• Promising Step Towards Combating Global Warming

Air Clean Up

Promising Step Towards Combating Global Warming

Diamond Light Source (UK) has been chosen to improve low cost methods for carbon capture. Scientists from the University of Leeds are using the UK’s national synchrotron to investigate the efficiency of calcium oxide (CaO) based materials as carbon dioxide (CO2) sorbents. The results from this will help to provide a reason for one of the key mechanisms involved. It is hoped that this research will improve efforts in the efficiency and economy for carbon capture and storage.

Currently carbon capture occurs as the flue gases pass up the chimney, filtering out the CO2. This happens as the filter is a solvent which will absorb CO2, it is then heated and will release water to leave the CO2 behind. A better method is to filter CO2 out before combustion using a catalytic converter. This way the CO2 is not diluted into other flue gases. This can reduce power plants carbon emissions by around 80% to 90%.

CaO based materials have a large range of applications including pre- and post-combustion carbon capture technologies and thermochemical fuel upgrading. They are low cost, high abundance, have a large absorption capacity and fast reaction rates during the chemical process. The CO2 is captured when the temperature is around 400-800 °C by the formation of calcium carbonate (CaCO3). This can be regenerated causing the release of CO2 ready to be compressed and stored. However after multiple uses the capacity for capture reduces due to the loss of surface area. This surface area can be restored by hydration but this reduces the mechanical strength of the material. If these problems can be overcome, CaO based materials could provide a low cost answer for carbon capture on a very large scale.

Led by Dr Valerie Dupont and Dr Tim Comyn from the University of Leeds’ Faculty of Engineering, the team carried out a series of experiments on Diamond’s High resolution powder diffraction beamline, I11, using intense X-rays to study the carbon capture and hydration process in CaO based materials on the nano-scale. Their observations suggest a mechanism for the interaction between CaO and water during hydration.

Dr Comyn explains, “We found that the stresses in the calcium hydroxide phase when bound to CaO were more than 20 times higher than its strength, leading to disintegration and the generation of nano-sized crystallites. Although the generation of a high surface area is a good thing, mechanical friability needs to be kept in check in order to achieve long term reliability for these systems.

“Our analysis provides an explanation of the enhanced capture/disintegration observed in CaO in the presence of steam. Now we understand this, the next step is to develop methods for improving the materials used, and apply the same techniques to other systems.”

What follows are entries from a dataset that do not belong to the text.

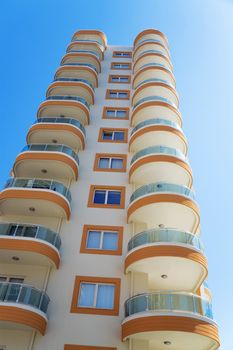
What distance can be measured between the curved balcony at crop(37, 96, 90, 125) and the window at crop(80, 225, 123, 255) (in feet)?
34.2

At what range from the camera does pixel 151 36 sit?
127 feet

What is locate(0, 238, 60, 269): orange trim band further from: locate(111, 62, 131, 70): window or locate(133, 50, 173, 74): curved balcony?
locate(111, 62, 131, 70): window

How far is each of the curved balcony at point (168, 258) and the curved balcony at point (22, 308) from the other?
4.71 metres

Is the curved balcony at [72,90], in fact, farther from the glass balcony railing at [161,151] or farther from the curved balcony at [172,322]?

Roger Molinder, an Engineering and Physical Sciences Research Council (EPSRC) funded PhD student on the project, describes, “Using the high resolution powder diffraction beamline at the Diamond synchrotron was key to this discovery; conventional X-ray sources such as those found at most Universities in the UK provide data with broad peaks, which do not make this sort of analysis possible. From a rigorous analysis of peak shapes arising from the data, we were able to determine the shape and size of the hydroxide phase, and determine the level of stress. Knowledge of these derived parameters is key to understanding the mechanism of sintering/disintegration.”

Concerns about global warming have prompted both national and international efforts to curb CO2 emissions. CaO based materials are a promising option for the removal of CO2 from flue gases at temperatures between 400 and 800 °C from processes such as fossil-fuel combustion. They can also be considered as a way of removing CO2 generated from thermochemical fuel upgrading with biomass sources - this is growing more popular as an alternative to fossil fuels. Using CaO based materials for carbon capture is just one of the ways the can be considered in an effort to combat global warming. Since CaO based materials are low cost, there is an economic incentive to solve the problem of surface area loss to potentially turn this into a method for large scale CO2 capture. These recently published results are a promising step towards improving these low cost methods.